Momentos después iba de mano en mano la despedida del general en jefe
del ejército de Cuba, y jefe de su gobierno provisional. «El curso de
los acontecimientos le conduce dócil de la mano ante la república
local»: «La Cámara de Representantes es la única y suprema autoridad
para los cubanos todos»: «El Destino le deparó ser el primero» en
levantar en Yara el estandarte de la independencia: «Al Destino le place
dejar terminada la misión del caudillo» de Yara y de Bayamo:
«Vanguardia de los soldados de nuestra libertad» llama a los cubanos de
Oriente: jura «dar mil veces la vida en el sostenimiento de la república
proclamada en Guáimaro».
El once, a la misma mesa, se sentaban, ya en Cámara, los diputados, y
por la autoridad del artículo séptimo de la constitución eligieron
presidente del poder ejecutivo a quien fue el primero en ejecutar, a
Carlos Manuel de Céspedes; presidente de la Cámara, al que presidía la
Asamblea de representantes del Centro, de que la Cámara era ensanche y
hechura, a Salvador Cisneros Betancourt; y general en jefe de las
fuerzas de la república al general de las del Centro, a Manuel Quesada.
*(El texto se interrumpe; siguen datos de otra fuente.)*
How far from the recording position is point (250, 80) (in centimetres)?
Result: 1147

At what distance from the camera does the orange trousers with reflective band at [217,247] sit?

Era luz plena el día 12 cuando, con aquel respeto que los sucesos y
lugares extraordinarios ponen en la voz, con aquella emoción, no sujeta
ni disimulada, que los actos heroicos inspiran en los que son capaces de
ellos, fueron, rodeados del poder y juventud de la guerra, de almas en
quienes la virtud patriótica sofocaba la emulación, tomando asiento en
sus sillas poco menos que campestres los que, con sus manos novicias
habían levantado a nivel del mundo un hato de almas presas. Juró
Salvador Cisneros Betancourt, más alto de lo usual, y con el discurso en
los ojos, la presidencia de la Cámara. De pie juró la ley de la
República el presidente Carlos Manuel de Céspedes, con acentos de
entrañable resignación, y el dejo sublime de quien ama a la patria de
manera que ante ella depone los que estimó decretos del destino:
aquellos juveniles corazones, tocados apenas del veneno del mundo,
palpitaron aceleradamente. Y sobre la espada de honor que le tendieron,
juró Manuel Quesada no rendirla sino en el capitolio de los libres, o en
el campo de batalla, al lado de su cadáver. Afuera, en el gentío, le
caían a uno las lágrimas: otro apretaba la mano a su compañero: otro oró
con fervor. Apiñadas las cabezas ansiosas, las cabezas de hacendados y
de abogados y de coroneles, las cabezas quemadas del campo y las rubias
de la universidad, vieron salir, a la alegría del pueblo, los que de una
aventura de gloria entraban en el decoro y obligación de la república,
los que llevaban ya en sí aquella majestad, y como súbita estatura, que
pone en los hombres la confianza de sus conciudadanos.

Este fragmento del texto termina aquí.